* _Short problem 1_
Translate into Spanish this sentence from the blog post on using machine learning for house purchases: "The next step is to prepare the data for training."
* _Short problem 2_
Extend the blog post on using machine learning for house purchases, picking up after its final sentence.

* _Document section_
Monday, August 14, 2017

Use Machine Learning to Help House Purchase

House purchase is the most tedious process where numerous factors are involved, e.g., locations, built-in, number of bathrooms/bedrooms, etc. Many websites, such as Trulia, provide detailed information of available houses on the market, including house status that whether a house is still available or under a contract. Therefore, we can use the house status as the label to see what other possible factors can influence the decision of house purchases.

To start with, we need the data. Here is a python script that can help you extract the information of houses in your area from Trulia with Beautiful Soup.

This is an example of what data you can get from Trulia:
The collected data in Access

The next step is to prepare the data for training. Because we are using Rapidminer, we have to import the collected data from Access table to Rapidminer. 

Prepare the data

In the data preparation step, we filtered unnecessary information, such as MLS ID, URL of each house, etc. We then changed the status of for sale by owner to for sale so that there are only two status: for sale and pending (i.e., under a contract). We set the house status as the label, namely the target we want to predict, and exclude some features of houses that are not common, e.g., has a lawn or has a pond.

* _Information shown_
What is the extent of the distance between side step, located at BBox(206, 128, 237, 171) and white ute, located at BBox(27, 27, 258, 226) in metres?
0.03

* _Final answer 1_
El siguiente paso es preparar los datos para el entrenamiento.

* _Final answer 2_
The next question is: which model to use? MOD is a very useful website that can recommend a set of models based on the data type and size of the data. In our situation Decision Tree, Naive Bayes, k-NN, Random Forest, Deep Learning and Generalized Linear Model are recommended. We can the compare the accuracy of those models using Compare ROCs Operator in Rapidminer. 

The comparison of different models

The results of Decision Tree and Random Forest are unrealistically accurate, followed by Rule Induction and Logistic Regression models.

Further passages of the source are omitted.